Opinion
2015-05108 Index No. 51403/13.
01-13-2016
Gash & Associates, P.C., White Plains, N.Y. (Louis A. Badolato of counsel), for appellant. Bryan M. Kulak (Russo, Apoznanski & Tambasco, Melville, N.Y. [Susan J. Mitola], of counsel), for respondents.
Gash & Associates, P.C., White Plains, N.Y. (Louis A. Badolato of counsel), for appellant.
Bryan M. Kulak (Russo, Apoznanski & Tambasco, Melville, N.Y. [Susan J. Mitola], of counsel), for respondents.
Opinion
In an action to recover damages for personal injuries, the plaintiff appeals, as limited by his brief, from so much of an order of the Supreme Court, Westchester County (Zuckerman, J.), dated June 3, 2015, as denied that branch of his motion which was for summary judgment on the issue of liability.
ORDERED that the order is reversed insofar as appealed from, on the law, with costs, and that branch of the plaintiff's motion which was for summary judgment on the issue of liability is granted.
The plaintiff allegedly was injured when a vehicle he was operating was struck in the rear by a vehicle operated by the defendant Stephanie Dalessio and owned by the defendant Lynn Dalessio.

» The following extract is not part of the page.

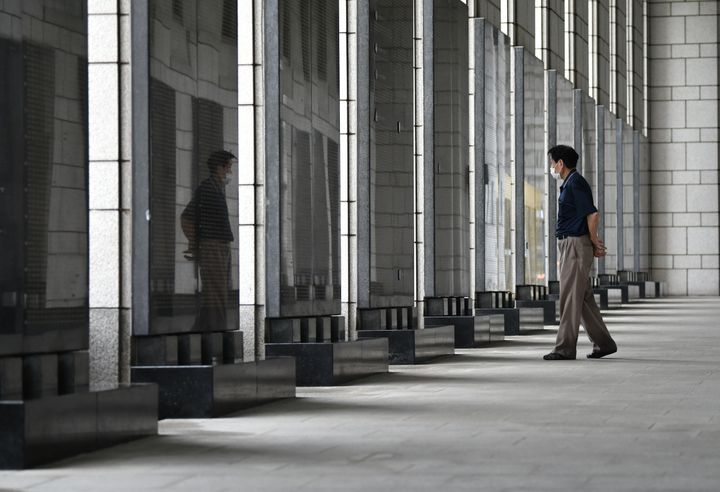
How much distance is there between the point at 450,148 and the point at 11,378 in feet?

A rear-end collision with a stopped or stopping vehicle establishes a prima facie case of negligence on the part of the operator of the rear vehicle, requiring that operator to come forward with evidence of a nonnegligent explanation for the collision in order to rebut the inference of negligence (see Tutrani v. County of Suffolk, 10 N.Y.3d 906, 861 N.Y.S.2d 610, 891 N.E.2d 726; Drakh v. Levin, 123 A.D.3d 1084, 1 N.Y.S.3d 202; Hauswirth v. Transcare N.Y., Inc., 97 A.D.3d 792, 794, 949 N.Y.S.2d 154; Napolitano v. Galletta, 85 A.D.3d 881, 925 N.Y.S.2d 163; Volpe v. Limoncelli, 74 A.D.3d 795, 795, 902 N.Y.S.2d 152; Ahmad v. Grimaldi, 40 A.D.3d 786, 834 N.Y.S.2d 480; Purcell v. Axelsen, 286 A.D.2d 379, 729 N.Y.S.2d 495). The plaintiff established his prima facie entitlement to judgment as a matter of law on the issue of liability by submitting evidence demonstrating that he had been stopped in traffic for about 30 seconds when he was rear-ended by the defendants' vehicle (see Sokolowska v. Song, 123 A.D.3d 1004, 1005, 999 N.Y.S.2d 847; Lisetskiy v. Weiss, 123 A.D.3d 775, 777, 999 N.Y.S.2d 83; Gallo v. Jairath, 122 A.D.3d 795, 797, 996 N.Y.S.2d 682). In opposition, the defendants failed to raise a triable issue of fact. The defendant driver's contention that the plaintiff's vehicle came to a sudden stop was conclusory and insufficient, in and of itself, to provide a nonnegligent explanation for the rear-end collision (see Brothers v. Bartling, 130 A.D.3d 554, 556, 13 N.Y.S.3d 202; Xian Hong Pan v. Buglione, 101 A.D.3d 706, 707, 955 N.Y.S.2d 375). Furthermore, the defendant driver's contention that she did not recall seeing brake lights or any other illumination on the plaintiff's vehicle prior to the collision was also insufficient to raise a triable issue of fact (see Balducci v. Velasquez, 92 A.D.3d 626, 629, 938 N.Y.S.2d 178; Cortes v. Whelan, 83 A.D.3d 763, 764, 922 N.Y.S.2d 419; Macauley v. ELRAC, Inc., 6 A.D.3d 584, 585, 775 N.Y.S.2d 78). Moreover, to the extent that the defendants contend that the plaintiff's brake lights malfunctioned, they failed to provide evidence sufficient to raise a triable issue of fact as to whether the alleged malfunctioning of the brake lights was a proximate cause of the accident (see Gross v. Marc, 2 A.D.3d 681, 682, 768 N.Y.S.2d 627; Filippazzo v. Santiago, 277 A.D.2d 419, 420, 716 N.Y.S.2d 710).
Accordingly, the Supreme Court should have granted that branch of the plaintiff's motion which was for summary judgment on the issue of liability.